Obesity is now a global issue according to researchers who say that the stigma attached to overweight people has travelled around the world even into cultures which traditionally viewed larger people favourably.
The study by an Arizona State University team is published in Current Anthropology and looked at attitudes to obesity in nine locations. The negative views held of fat people include thinking of them as ugly, lazy, undesirable and lacking in self-control.
While for much of our history to be well-fed was a sign of wealth and social esteem, in recent decades western societies have idealised the thin and now, according to biological anthropologist Alexandra Bewis these attitudes as becoming global.
''Previously, a wide range of ethnographic studies have shown that many human societies preferred larger, plumper bodies,'' Dr. Brewis said. ''Plump bodies represented success, generosity, fertility, wealth, and beauty.''
The countries in which attitudes were surveyed were: Mexico, Argentina, Paraguay, the United States of America, and the United Kingdom. Researchers also selected three countries - American Samoa, Puerto Rico, and Tanzania - which had traditionally been positive towards fatter bodies.

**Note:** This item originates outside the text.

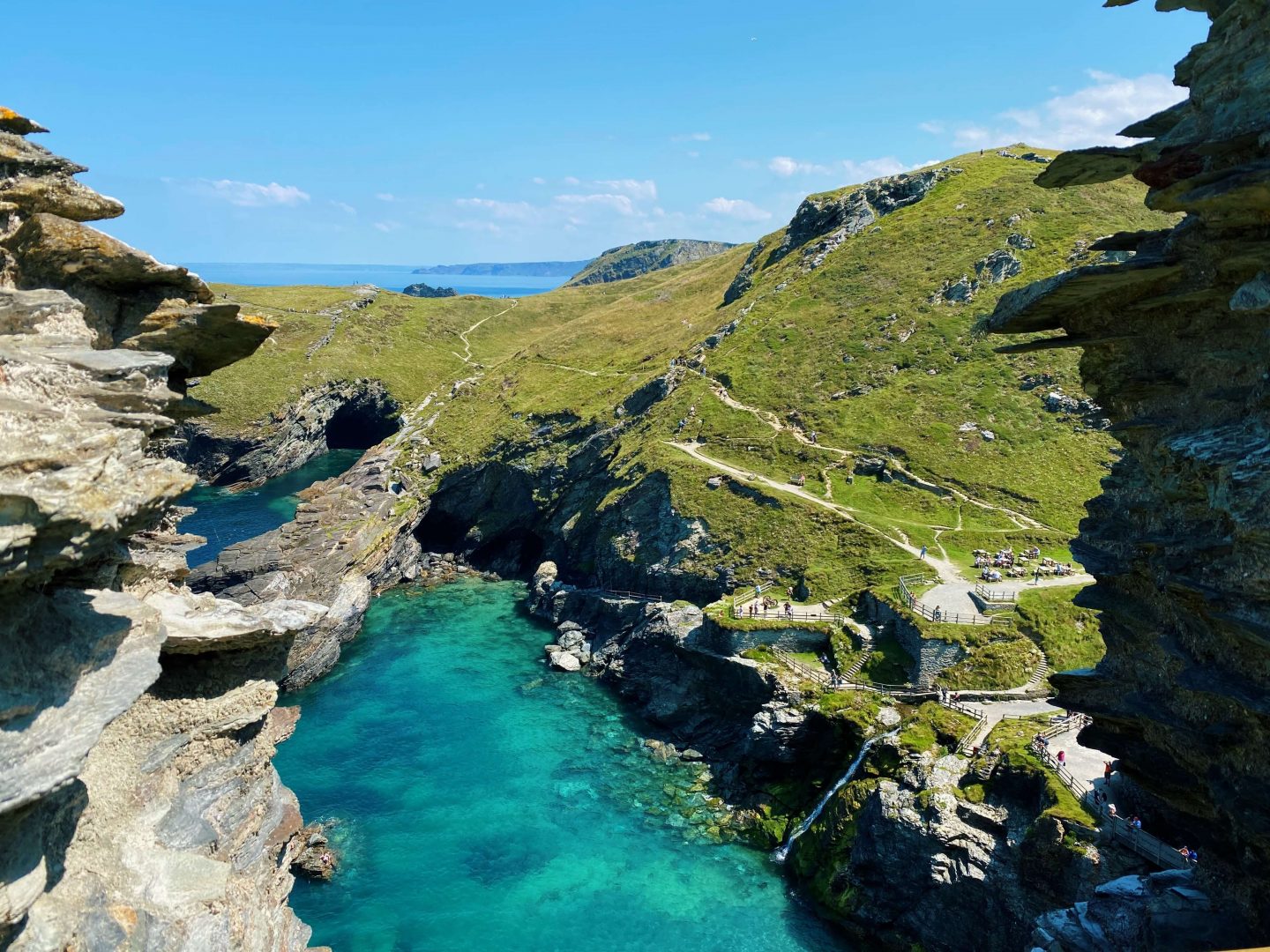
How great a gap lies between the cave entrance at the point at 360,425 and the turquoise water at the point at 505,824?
262ft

Western attitudes have now travelled round the globe and, in fact, the countries with the worst view of the overweight were Mexico, Paraguay and American Samoa.
Dr. Brewis said: ''When I was doing research in the Samoas in the 1990s, we found people starting to take on thinner body ideals, but they didn't yet have discrediting ideas about large bodies. But that appears to be changing very quickly.''
''People from sites that have adopted fat-negative attitudes more recently seem to be more strident,'' said cultural anthropologist Amber Wutich, another of the study's authors. ''The late adopters were more likely to agree with the most judgmental statements like 'fat people are lazy.'''
The overweight now outnumber the overweight globally and Dr Bewis says such negative attitudes will cause profound emotional suffering to very large numbers of people.